Aim of the exercise: Please carry on the article below about selling yourself in a job search, picking up right after its last sentence.

In my last post, I shared what I believe to be an absolute truth in a job search. One has to sell oneself, no matter how uncomfortable that may be. It’s a crucial non-negotiable in your search. Forget about whatever definition you have of selling. Focus on what you want, why it’s good fit for you, where that might be and why they need you. I often coach my clients on using a three-step “selling you” process: Give them reasons to want you, tell them stories about yourself and cultivate your social skills.
Job Search Sales Step #1:
Give Them Reasons to Want You
Let’s talk about this in the context of the interview, although it (and the other selling steps) hold true throughout your job search with networking, informational interviews, job interviews, follow-up activities – all your interactions.
The interview is not an interrogation room. The interviewer is not your opponent. Interviewers want you to succeed, to be the right fit for their company. It makes their job easier. This doesn’t mean they’re always friendly, or even clear about what they want. That’s usually because they themselves might not have perfected their own interviewing skills. But deep down, they want you to be the best candidate for the job, because if you are, their task of hiring for that role is accomplished. So, the first rule is to give them the whys and the wherefores to want you.
Okay, you have a great resume. The interviewer has read it, along with your other qualifications essential to the job. But let’s assume that the other candidates who have made it this far have comparable qualifications. So it boils down to you asking yourself, “How can I differentiate myself from the pack of candidates?”
As your interviewer, I am looking for something special about you. A reason to be interested in you. Your job is to help me discover it. Plant a seed of thought in my head. Give me something to chew on. Something beyond your “features” of degree, credentials, job history. Something besides a wishy-washy comment like “I love accounting!” Grab my attention with something that speaks to the pain my company has and the need it has to fill. Tie something about you to your understanding of the job you’re vying for. Speak to me!
Some of my clients have shared statements they’ve made that were game changers:
- “I know your major suppliers, and could get you great prices with the facility expansion project you’re planning.”
- “I’m a very patient person with difficult people. I could troubleshoot even the toughest issues at your call center.”
- “I’m always the data keeper. It’s part of my nature and I’ve done it in every position. I could get your information overload under control.”
- “With heavy competition for funding, I could use my grant writing to find dollars for your product research.”
My clients had not pulled these statements out of thin air, nor were they being patronizing. The assertions were made after they as candidates, had analyzed the company and the job at hand.
Say something that highlights a unique differentiator in you that perhaps the others cannot offer.

Saved entries:
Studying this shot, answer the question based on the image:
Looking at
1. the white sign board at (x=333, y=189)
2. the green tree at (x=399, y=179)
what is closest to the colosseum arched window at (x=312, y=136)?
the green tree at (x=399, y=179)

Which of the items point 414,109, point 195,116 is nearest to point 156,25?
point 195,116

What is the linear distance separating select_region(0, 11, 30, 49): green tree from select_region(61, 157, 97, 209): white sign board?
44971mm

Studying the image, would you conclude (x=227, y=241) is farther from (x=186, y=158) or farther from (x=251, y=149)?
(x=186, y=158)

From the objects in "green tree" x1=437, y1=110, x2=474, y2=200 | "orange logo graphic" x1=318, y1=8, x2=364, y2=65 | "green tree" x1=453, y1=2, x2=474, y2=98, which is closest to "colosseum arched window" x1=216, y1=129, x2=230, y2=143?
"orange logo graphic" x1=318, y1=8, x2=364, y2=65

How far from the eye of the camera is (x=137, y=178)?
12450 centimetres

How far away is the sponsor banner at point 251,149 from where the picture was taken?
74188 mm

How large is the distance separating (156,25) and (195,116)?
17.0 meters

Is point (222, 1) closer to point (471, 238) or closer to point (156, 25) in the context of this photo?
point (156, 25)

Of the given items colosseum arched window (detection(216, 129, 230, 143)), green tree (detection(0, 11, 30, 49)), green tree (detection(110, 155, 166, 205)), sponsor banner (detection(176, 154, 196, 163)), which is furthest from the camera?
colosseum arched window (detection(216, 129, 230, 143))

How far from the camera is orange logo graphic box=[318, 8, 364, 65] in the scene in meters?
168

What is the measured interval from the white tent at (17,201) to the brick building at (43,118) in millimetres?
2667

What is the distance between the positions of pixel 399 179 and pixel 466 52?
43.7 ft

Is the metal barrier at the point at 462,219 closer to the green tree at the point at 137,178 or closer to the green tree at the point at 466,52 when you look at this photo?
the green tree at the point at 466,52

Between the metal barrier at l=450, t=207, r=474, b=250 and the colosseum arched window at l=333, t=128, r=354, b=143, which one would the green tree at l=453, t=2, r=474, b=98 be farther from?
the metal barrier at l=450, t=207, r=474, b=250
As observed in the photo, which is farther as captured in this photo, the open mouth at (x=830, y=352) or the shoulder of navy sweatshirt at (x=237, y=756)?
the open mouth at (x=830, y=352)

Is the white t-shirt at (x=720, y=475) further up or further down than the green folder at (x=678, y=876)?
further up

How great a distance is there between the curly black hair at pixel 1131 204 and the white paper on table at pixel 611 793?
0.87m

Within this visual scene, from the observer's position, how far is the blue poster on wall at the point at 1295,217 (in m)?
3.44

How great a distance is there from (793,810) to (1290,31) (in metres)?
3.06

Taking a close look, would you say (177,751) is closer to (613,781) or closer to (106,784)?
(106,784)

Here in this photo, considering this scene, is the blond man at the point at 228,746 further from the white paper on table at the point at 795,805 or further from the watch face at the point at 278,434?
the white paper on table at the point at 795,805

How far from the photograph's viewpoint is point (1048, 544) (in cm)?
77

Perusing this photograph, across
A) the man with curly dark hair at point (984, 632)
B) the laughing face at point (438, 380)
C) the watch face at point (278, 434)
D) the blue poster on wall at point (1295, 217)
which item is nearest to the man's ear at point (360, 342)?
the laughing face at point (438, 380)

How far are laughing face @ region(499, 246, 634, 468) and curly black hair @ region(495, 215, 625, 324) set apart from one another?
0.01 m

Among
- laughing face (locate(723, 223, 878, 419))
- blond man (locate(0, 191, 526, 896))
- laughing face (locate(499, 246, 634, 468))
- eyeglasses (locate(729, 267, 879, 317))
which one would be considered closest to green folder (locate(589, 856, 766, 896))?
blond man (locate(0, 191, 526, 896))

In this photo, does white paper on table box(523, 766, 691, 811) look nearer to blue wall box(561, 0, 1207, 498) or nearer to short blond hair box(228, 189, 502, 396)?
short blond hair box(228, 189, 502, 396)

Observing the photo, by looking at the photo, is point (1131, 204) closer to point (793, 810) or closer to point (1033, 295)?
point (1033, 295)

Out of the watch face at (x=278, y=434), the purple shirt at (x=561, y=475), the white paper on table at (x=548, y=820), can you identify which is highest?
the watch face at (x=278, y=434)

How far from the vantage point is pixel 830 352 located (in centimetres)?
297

Exercise result:
What could you tell the interviewer that will help him or her remember you? What if nothing is coming to mind? Or what if you don’t believe there is anything in your background especially relevant to the job? Try asking yourself this checklist of questions:
- What skills do I have that are similar to those required in the job?
- What personal traits or qualities do I have that would be especially helpful in this job?
- What personal experiences have I had that connect with this job?
- What type of customer / colleague / supervisor / vendor, etc. have I worked well with before?
- Do I have knowledge of their competitors?
- Which types of projects and programs in that department am I familiar with?
- Who might I know who would be useful contacts for this work?
Janet had wanted to work for XYZ Company for years. The company had a great reputation and was near her house. She wasn’t sure where she fit, however. Her degree was in Political Science, and XYZ was a technology manufacturing firm. She did some research (a skill perfected in college courses). Then Janet heard from a contact (and XYZ employee) that the reporting by the business analysts was not clear and often incomplete or inaccurate. When an opening arose for a management trainee, Janet landed an interview and made her pitch. “I have ace writing and research skills. If you’ll teach me the technical aspects of your products, I can produce reliable, top-notch reporting.”
Janet was hired. She worked at XYZ for five years, moving from trainee to manager. Now having developed a great reputation with industry contacts, she was recruited by an XYZ vendor as a Vice President in technology product development.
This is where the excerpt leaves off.